Source: AJ Bell analysis of ONS data – Expectation of life, principal projection, UK - Office for National Statistics (ons.gov.uk)
“People today can choose to buy an investment product with or without advice. Getting advice means you receive a personal recommendation on the best course of action, based on a review of your individual circumstances. Normally this is done via a face-to-face meeting with a financial adviser, and it ensures you have a financial plan which is very deliberately designed around your needs and objectives. However, it comes with additional costs to cover the time and expertise of the financial adviser.
“The second option is to go down the DIY route, where you choose the investment products – the funds and shares to invest in – as well as how much you pay in. Although financial services providers can help you understand the rules and the choices you face, these important decisions ultimately rest with you.

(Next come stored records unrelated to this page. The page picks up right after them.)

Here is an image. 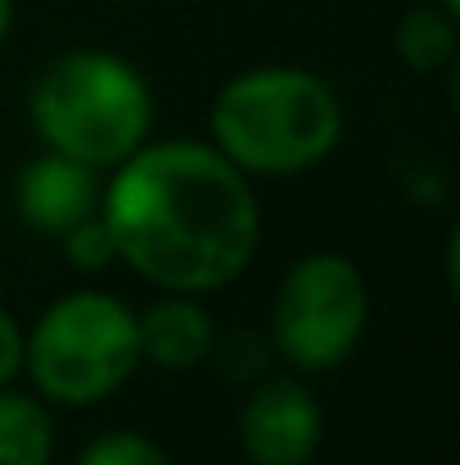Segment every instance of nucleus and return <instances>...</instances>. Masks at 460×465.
Here are the masks:
<instances>
[{
  "label": "nucleus",
  "mask_w": 460,
  "mask_h": 465,
  "mask_svg": "<svg viewBox=\"0 0 460 465\" xmlns=\"http://www.w3.org/2000/svg\"><path fill=\"white\" fill-rule=\"evenodd\" d=\"M59 240H64V253H68V262H73L77 272H100V267L118 262L113 235H109V226L100 222V213H91L86 222L68 226Z\"/></svg>",
  "instance_id": "obj_12"
},
{
  "label": "nucleus",
  "mask_w": 460,
  "mask_h": 465,
  "mask_svg": "<svg viewBox=\"0 0 460 465\" xmlns=\"http://www.w3.org/2000/svg\"><path fill=\"white\" fill-rule=\"evenodd\" d=\"M23 371V330L9 312L0 308V389Z\"/></svg>",
  "instance_id": "obj_14"
},
{
  "label": "nucleus",
  "mask_w": 460,
  "mask_h": 465,
  "mask_svg": "<svg viewBox=\"0 0 460 465\" xmlns=\"http://www.w3.org/2000/svg\"><path fill=\"white\" fill-rule=\"evenodd\" d=\"M136 334H141V357L167 371H190L212 352V321L185 294L153 303L145 316H136Z\"/></svg>",
  "instance_id": "obj_8"
},
{
  "label": "nucleus",
  "mask_w": 460,
  "mask_h": 465,
  "mask_svg": "<svg viewBox=\"0 0 460 465\" xmlns=\"http://www.w3.org/2000/svg\"><path fill=\"white\" fill-rule=\"evenodd\" d=\"M14 203H18V217L27 226H36L41 235H64L68 226L100 213V176H95V167H86L77 158L45 150L18 172Z\"/></svg>",
  "instance_id": "obj_7"
},
{
  "label": "nucleus",
  "mask_w": 460,
  "mask_h": 465,
  "mask_svg": "<svg viewBox=\"0 0 460 465\" xmlns=\"http://www.w3.org/2000/svg\"><path fill=\"white\" fill-rule=\"evenodd\" d=\"M208 357H217L221 375H230V380H253V375H262L267 343H262L258 334H230L226 343L212 339V352H208Z\"/></svg>",
  "instance_id": "obj_13"
},
{
  "label": "nucleus",
  "mask_w": 460,
  "mask_h": 465,
  "mask_svg": "<svg viewBox=\"0 0 460 465\" xmlns=\"http://www.w3.org/2000/svg\"><path fill=\"white\" fill-rule=\"evenodd\" d=\"M9 18H14V0H0V36L9 32Z\"/></svg>",
  "instance_id": "obj_15"
},
{
  "label": "nucleus",
  "mask_w": 460,
  "mask_h": 465,
  "mask_svg": "<svg viewBox=\"0 0 460 465\" xmlns=\"http://www.w3.org/2000/svg\"><path fill=\"white\" fill-rule=\"evenodd\" d=\"M438 5H443L447 14H460V0H438Z\"/></svg>",
  "instance_id": "obj_16"
},
{
  "label": "nucleus",
  "mask_w": 460,
  "mask_h": 465,
  "mask_svg": "<svg viewBox=\"0 0 460 465\" xmlns=\"http://www.w3.org/2000/svg\"><path fill=\"white\" fill-rule=\"evenodd\" d=\"M338 95L303 68H253L212 100V141L240 172L289 176L338 145Z\"/></svg>",
  "instance_id": "obj_2"
},
{
  "label": "nucleus",
  "mask_w": 460,
  "mask_h": 465,
  "mask_svg": "<svg viewBox=\"0 0 460 465\" xmlns=\"http://www.w3.org/2000/svg\"><path fill=\"white\" fill-rule=\"evenodd\" d=\"M54 425L41 402L0 389V465H50Z\"/></svg>",
  "instance_id": "obj_9"
},
{
  "label": "nucleus",
  "mask_w": 460,
  "mask_h": 465,
  "mask_svg": "<svg viewBox=\"0 0 460 465\" xmlns=\"http://www.w3.org/2000/svg\"><path fill=\"white\" fill-rule=\"evenodd\" d=\"M366 316H370V294L361 272L338 253H311L294 262L289 276L280 281L271 339L294 366L329 371L357 348Z\"/></svg>",
  "instance_id": "obj_5"
},
{
  "label": "nucleus",
  "mask_w": 460,
  "mask_h": 465,
  "mask_svg": "<svg viewBox=\"0 0 460 465\" xmlns=\"http://www.w3.org/2000/svg\"><path fill=\"white\" fill-rule=\"evenodd\" d=\"M73 465H171V457H167L153 439H145V434L113 430V434L91 439Z\"/></svg>",
  "instance_id": "obj_11"
},
{
  "label": "nucleus",
  "mask_w": 460,
  "mask_h": 465,
  "mask_svg": "<svg viewBox=\"0 0 460 465\" xmlns=\"http://www.w3.org/2000/svg\"><path fill=\"white\" fill-rule=\"evenodd\" d=\"M23 366L54 402H100L118 393L141 366L136 316L113 294L77 290L41 312L32 339H23Z\"/></svg>",
  "instance_id": "obj_4"
},
{
  "label": "nucleus",
  "mask_w": 460,
  "mask_h": 465,
  "mask_svg": "<svg viewBox=\"0 0 460 465\" xmlns=\"http://www.w3.org/2000/svg\"><path fill=\"white\" fill-rule=\"evenodd\" d=\"M100 222L118 262L171 294L230 285L258 253V203L217 145H141L100 190Z\"/></svg>",
  "instance_id": "obj_1"
},
{
  "label": "nucleus",
  "mask_w": 460,
  "mask_h": 465,
  "mask_svg": "<svg viewBox=\"0 0 460 465\" xmlns=\"http://www.w3.org/2000/svg\"><path fill=\"white\" fill-rule=\"evenodd\" d=\"M32 123L45 150L86 167H118L150 136L153 100L145 77L109 50H68L32 86Z\"/></svg>",
  "instance_id": "obj_3"
},
{
  "label": "nucleus",
  "mask_w": 460,
  "mask_h": 465,
  "mask_svg": "<svg viewBox=\"0 0 460 465\" xmlns=\"http://www.w3.org/2000/svg\"><path fill=\"white\" fill-rule=\"evenodd\" d=\"M240 443L253 465H307L320 443V402L289 380H262L240 411Z\"/></svg>",
  "instance_id": "obj_6"
},
{
  "label": "nucleus",
  "mask_w": 460,
  "mask_h": 465,
  "mask_svg": "<svg viewBox=\"0 0 460 465\" xmlns=\"http://www.w3.org/2000/svg\"><path fill=\"white\" fill-rule=\"evenodd\" d=\"M397 54L416 68L429 73L438 64H447L456 54V14H447L443 5H420L397 23Z\"/></svg>",
  "instance_id": "obj_10"
}]
</instances>
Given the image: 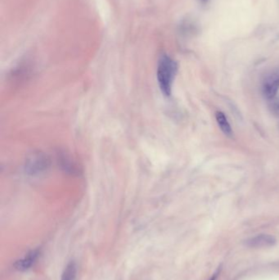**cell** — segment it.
<instances>
[{"instance_id": "cell-1", "label": "cell", "mask_w": 279, "mask_h": 280, "mask_svg": "<svg viewBox=\"0 0 279 280\" xmlns=\"http://www.w3.org/2000/svg\"><path fill=\"white\" fill-rule=\"evenodd\" d=\"M176 73V62L168 56H163L158 63L157 80L160 90L165 96L171 94L172 85Z\"/></svg>"}, {"instance_id": "cell-2", "label": "cell", "mask_w": 279, "mask_h": 280, "mask_svg": "<svg viewBox=\"0 0 279 280\" xmlns=\"http://www.w3.org/2000/svg\"><path fill=\"white\" fill-rule=\"evenodd\" d=\"M276 244V239L270 234H260L247 239L245 244L249 248H261L272 247Z\"/></svg>"}, {"instance_id": "cell-3", "label": "cell", "mask_w": 279, "mask_h": 280, "mask_svg": "<svg viewBox=\"0 0 279 280\" xmlns=\"http://www.w3.org/2000/svg\"><path fill=\"white\" fill-rule=\"evenodd\" d=\"M279 89V75H273V76H270L264 84V94L267 99H273L277 94Z\"/></svg>"}, {"instance_id": "cell-4", "label": "cell", "mask_w": 279, "mask_h": 280, "mask_svg": "<svg viewBox=\"0 0 279 280\" xmlns=\"http://www.w3.org/2000/svg\"><path fill=\"white\" fill-rule=\"evenodd\" d=\"M39 254V250L32 251L30 253H28L27 256H25L23 259L17 261L15 263V267H16V270L21 271L29 270L34 265Z\"/></svg>"}, {"instance_id": "cell-5", "label": "cell", "mask_w": 279, "mask_h": 280, "mask_svg": "<svg viewBox=\"0 0 279 280\" xmlns=\"http://www.w3.org/2000/svg\"><path fill=\"white\" fill-rule=\"evenodd\" d=\"M215 118H216V122H217L219 127L221 129V131L224 132V135L232 137L234 131L232 130L231 126L228 122L227 117H225L222 112H216L215 113Z\"/></svg>"}, {"instance_id": "cell-6", "label": "cell", "mask_w": 279, "mask_h": 280, "mask_svg": "<svg viewBox=\"0 0 279 280\" xmlns=\"http://www.w3.org/2000/svg\"><path fill=\"white\" fill-rule=\"evenodd\" d=\"M76 265L74 262H71L67 265L62 275L61 280H76Z\"/></svg>"}, {"instance_id": "cell-7", "label": "cell", "mask_w": 279, "mask_h": 280, "mask_svg": "<svg viewBox=\"0 0 279 280\" xmlns=\"http://www.w3.org/2000/svg\"><path fill=\"white\" fill-rule=\"evenodd\" d=\"M219 274H220V271H216V272H215V273L213 275L212 277H211V280H216V279H217L218 277V275H219Z\"/></svg>"}, {"instance_id": "cell-8", "label": "cell", "mask_w": 279, "mask_h": 280, "mask_svg": "<svg viewBox=\"0 0 279 280\" xmlns=\"http://www.w3.org/2000/svg\"><path fill=\"white\" fill-rule=\"evenodd\" d=\"M202 1H206V0H202Z\"/></svg>"}]
</instances>
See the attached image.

“But these there is no middle ground. Advice is too expensive for many people, while providers offering a DIY service are nervous about over-stepping the regulatory boundary and being seen as telling the customer what to do. The FCA – the City regulator – wants to rectify this by introducing new rules allowing financial services firms to give simplified, lower cost advice to people opening a stocks and shares ISA. Likewise, it plans to review the gap between advised and DIY investing next year to see whether more can be done to create support for consumers caught in the middle.
“Over the long-term this could be a big boost for people who want help investing but aren’t quite sure where to turn today. However, the devil is in the detail and providers will have to wait for clarification next year from regulators before they can even begin to build services in this area.”